Kara M. Kelly, MD ’89, professor of pediatrics and chief of the department’s Division of Hematology/Oncology and chair of the Roswell Park Oishei Children’s Cancer and Blood Disorders Program, was senior author on the study. She sees patients at UBMD Pediatrics.
The trial — conducted by the National Cancer Institute-supported Children’s Oncology Group and led by pediatric oncologists at Roswell Park Comprehensive Cancer Center, Children’s Healthcare of Atlanta and Winship Cancer Institute of Emory University — found that the multiagent chemotherapy, including brentuximab vedotin, was shown to significantly reduce relapse rates when tested in a large multicenter clinical trial when compared to conventional multiagent chemotherapy that did not include brentuximab vedotin. In addition, in the brentuximab vedotin arm, there was a 59% lower risk of an event or death, and no increase in the incidence of toxic effects at 3 years.
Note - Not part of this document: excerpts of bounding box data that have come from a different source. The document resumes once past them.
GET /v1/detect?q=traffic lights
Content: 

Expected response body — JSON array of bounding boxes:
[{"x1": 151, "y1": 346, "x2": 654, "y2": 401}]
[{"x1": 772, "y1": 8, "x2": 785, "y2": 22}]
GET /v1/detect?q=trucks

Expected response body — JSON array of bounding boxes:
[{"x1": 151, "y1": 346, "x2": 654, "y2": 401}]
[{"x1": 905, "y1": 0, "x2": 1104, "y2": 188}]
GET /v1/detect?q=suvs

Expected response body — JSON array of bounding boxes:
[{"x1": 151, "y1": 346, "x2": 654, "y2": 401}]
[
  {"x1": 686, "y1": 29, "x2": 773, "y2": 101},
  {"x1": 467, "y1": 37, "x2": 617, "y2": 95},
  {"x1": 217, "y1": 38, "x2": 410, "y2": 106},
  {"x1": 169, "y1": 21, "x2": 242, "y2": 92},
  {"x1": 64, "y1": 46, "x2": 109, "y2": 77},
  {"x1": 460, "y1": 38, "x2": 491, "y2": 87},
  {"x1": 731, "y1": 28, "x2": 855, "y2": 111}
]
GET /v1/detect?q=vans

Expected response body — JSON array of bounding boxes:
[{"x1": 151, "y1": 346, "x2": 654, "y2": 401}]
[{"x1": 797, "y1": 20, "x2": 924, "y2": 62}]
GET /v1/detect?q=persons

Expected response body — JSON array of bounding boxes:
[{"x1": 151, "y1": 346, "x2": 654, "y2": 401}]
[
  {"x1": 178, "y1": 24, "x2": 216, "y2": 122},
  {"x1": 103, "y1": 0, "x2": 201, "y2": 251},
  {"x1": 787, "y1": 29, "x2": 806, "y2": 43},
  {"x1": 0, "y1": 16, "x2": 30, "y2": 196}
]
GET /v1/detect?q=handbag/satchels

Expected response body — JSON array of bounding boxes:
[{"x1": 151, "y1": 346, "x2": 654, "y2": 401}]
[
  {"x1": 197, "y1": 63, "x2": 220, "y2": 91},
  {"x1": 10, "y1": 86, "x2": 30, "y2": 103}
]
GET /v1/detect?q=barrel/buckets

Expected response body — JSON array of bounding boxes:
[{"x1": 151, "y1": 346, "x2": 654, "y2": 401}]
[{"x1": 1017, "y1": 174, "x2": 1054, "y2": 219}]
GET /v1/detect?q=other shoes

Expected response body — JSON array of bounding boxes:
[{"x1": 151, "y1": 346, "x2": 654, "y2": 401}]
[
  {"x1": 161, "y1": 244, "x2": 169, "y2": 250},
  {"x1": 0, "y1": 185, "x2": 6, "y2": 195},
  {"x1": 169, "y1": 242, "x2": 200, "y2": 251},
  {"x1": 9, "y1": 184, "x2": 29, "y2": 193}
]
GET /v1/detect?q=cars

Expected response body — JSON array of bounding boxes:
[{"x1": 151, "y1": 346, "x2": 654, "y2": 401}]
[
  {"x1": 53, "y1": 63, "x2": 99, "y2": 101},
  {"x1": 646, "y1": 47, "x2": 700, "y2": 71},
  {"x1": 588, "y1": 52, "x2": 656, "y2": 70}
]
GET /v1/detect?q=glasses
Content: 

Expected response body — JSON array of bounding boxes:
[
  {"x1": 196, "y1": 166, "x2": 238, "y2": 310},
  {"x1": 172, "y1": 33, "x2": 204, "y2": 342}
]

Just a week later, Kelly and her co-authors got word that, based on the results of this trial, the FDA has now approved the pediatric usage of brentuximab vedotin for treating pediatric Hodgkin lymphoma, the first pediatric approval for this drug.
Lipshultz says such approvals are particularly noteworthy.
“When I was a voting member on the FDA Oncology Drugs Advisory Committee, it had approved about 20 new drugs for adults over the preceding 10 years,” he recalls. “But over those same years, only two new cancer drugs were approved for kids. For very obvious reasons, those approvals are much more difficult to get. That’s why having brentuximab vedotin being approved by the FDA for children with Hodgkin lymphoma is such a big deal.”
He concludes: “Journal papers very often get published that report observations but don’t have the potential to immediately change clinical care. But both of these are groundbreaking studies that can immediately change clinical management and care of children and adolescents if implemented. Each involved prospective clinical trials with randomization and the results of each trial can immediately change practice, ultimately leading to better health for children and adolescents.”